ZADANIA:
**A)** Przepisz fragment tekstu o spotkaniu na wyspie Bukowiec od słów „Organizatorem była Oddziałowa” do słów „się go zrealizować.” włącznie, wstawiając „zamierzali” w miejsce „planowali”.
**B)** Wypisz wszystkie miasta wymienione w tekście o spotkaniu na wyspie Bukowiec.

FRAGMENT TEKSTU:
Aktualności
Integracyjne spotkanie krajoznawców „U Witka”
2014-06-06
Wyspa Bukowiec 16-18.05.2014 r.
W dniach 16-18 maja 2014 r. odbyło się na wyspie Bukowiec integracyjne spotkanie krajoznawcze „U Witka.”
Organizatorem była Oddziałowa Komisja Krajoznawcza, której członkowie już od kilku lat planowali zorganizowanie takiego spotkania dla zacieśnienia więzi między środowiskami Olsztyna, Gdyni, Malborka i Elbląga. Ciągle jednak spotkanie nie dochodziło do skutku, z nagromadzenia różnych imprez w jednym terminie, lub z innych powodów. I tak co roku zapisywaliśmy w planie pracy komisji ten punkt mając nadzieję że w wreszcie uda się go zrealizować.
Nadszedł 2014 rok, zorganizowania integracyjnego spotkania podjął się Witek Ławrynowicz, a pomóc mu zobowiązała się Jola Zielińska. Termin został ustalony na 16-18.05.2014 r. Czas szybko uciekał i zbliżał się termin wyjazdu trzeba więc było zająć się sprawami organizacyjnymi. Zwołałam więc spotkanie organizacyjne Jola, Witek i ja dla ustalenia programu spotkania i wszystkich spraw z nim związanych. Z powodu choroby nie przyszła Jola, więc we dwoje ustaliliśmy wszystko i program spotkania przesłałam drogą elektroniczną do zaprzyjaźnionych środowisk krajoznawczych, które już wcześniej informowaliśmy o przygotowywaniu takiego spotkania. I jak to się mówi maszyna poszła w ruch. Malbork niestety zrezygnował ponieważ w tym samym czasie mieli swoją imprezę, ale Olsztyn i Gdynia wyraziły chęć uczestnictwa. Zaproszenie otrzymali również członkowie Zarządu Oddziału PTTK Ziemi Elbląskiej.

PRZEKAZANE DANE:

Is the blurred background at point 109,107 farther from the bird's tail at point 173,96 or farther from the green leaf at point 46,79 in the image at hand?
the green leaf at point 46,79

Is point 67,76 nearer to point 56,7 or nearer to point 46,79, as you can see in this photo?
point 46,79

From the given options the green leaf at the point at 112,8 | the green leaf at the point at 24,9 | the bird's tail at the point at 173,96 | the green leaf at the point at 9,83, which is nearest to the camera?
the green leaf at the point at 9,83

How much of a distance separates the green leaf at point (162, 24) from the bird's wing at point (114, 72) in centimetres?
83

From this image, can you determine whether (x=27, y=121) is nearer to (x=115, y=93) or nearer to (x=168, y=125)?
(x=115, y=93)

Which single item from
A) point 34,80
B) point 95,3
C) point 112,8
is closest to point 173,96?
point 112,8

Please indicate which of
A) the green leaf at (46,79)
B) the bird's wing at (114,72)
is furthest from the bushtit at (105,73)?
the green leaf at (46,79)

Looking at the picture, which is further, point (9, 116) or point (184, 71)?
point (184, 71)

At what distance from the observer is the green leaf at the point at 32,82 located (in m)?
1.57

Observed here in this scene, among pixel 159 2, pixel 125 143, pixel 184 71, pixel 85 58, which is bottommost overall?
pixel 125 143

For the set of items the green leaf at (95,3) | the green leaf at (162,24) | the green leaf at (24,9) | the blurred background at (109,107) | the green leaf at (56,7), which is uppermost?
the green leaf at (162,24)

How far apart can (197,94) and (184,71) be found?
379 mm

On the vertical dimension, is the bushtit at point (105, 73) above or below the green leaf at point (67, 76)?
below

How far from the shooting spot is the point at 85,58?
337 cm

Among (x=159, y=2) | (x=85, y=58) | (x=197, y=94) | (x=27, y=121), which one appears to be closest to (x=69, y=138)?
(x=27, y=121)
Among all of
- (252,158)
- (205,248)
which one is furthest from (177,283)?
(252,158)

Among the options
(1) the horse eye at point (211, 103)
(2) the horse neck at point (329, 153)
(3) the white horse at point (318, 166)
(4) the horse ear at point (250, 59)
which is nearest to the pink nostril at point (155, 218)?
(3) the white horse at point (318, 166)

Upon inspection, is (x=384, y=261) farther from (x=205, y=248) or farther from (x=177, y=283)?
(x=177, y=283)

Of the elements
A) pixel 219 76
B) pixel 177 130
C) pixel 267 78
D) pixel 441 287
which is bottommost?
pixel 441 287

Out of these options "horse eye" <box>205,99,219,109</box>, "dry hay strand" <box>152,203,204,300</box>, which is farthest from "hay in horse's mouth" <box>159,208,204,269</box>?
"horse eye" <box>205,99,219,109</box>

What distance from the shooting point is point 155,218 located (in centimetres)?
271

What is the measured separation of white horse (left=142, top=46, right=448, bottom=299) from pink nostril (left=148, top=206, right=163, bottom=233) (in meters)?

ROZWIĄZANIA ZADAŃ:
**A)**
Organizatorem była Oddziałowa Komisja Krajoznawcza, której członkowie już od kilku lat zamierzali zorganizowanie takiego spotkania dla zacieśnienia więzi między środowiskami Olsztyna, Gdyni, Malborka i Elbląga. Ciągle jednak spotkanie nie dochodziło do skutku, z nagromadzenia różnych imprez w jednym terminie, lub z innych powodów. I tak co roku zapisywaliśmy w planie pracy komisji ten punkt mając nadzieję że w wreszcie uda się go zrealizować.

**B)** Olsztyn, Gdynia, Malbork, Elbląg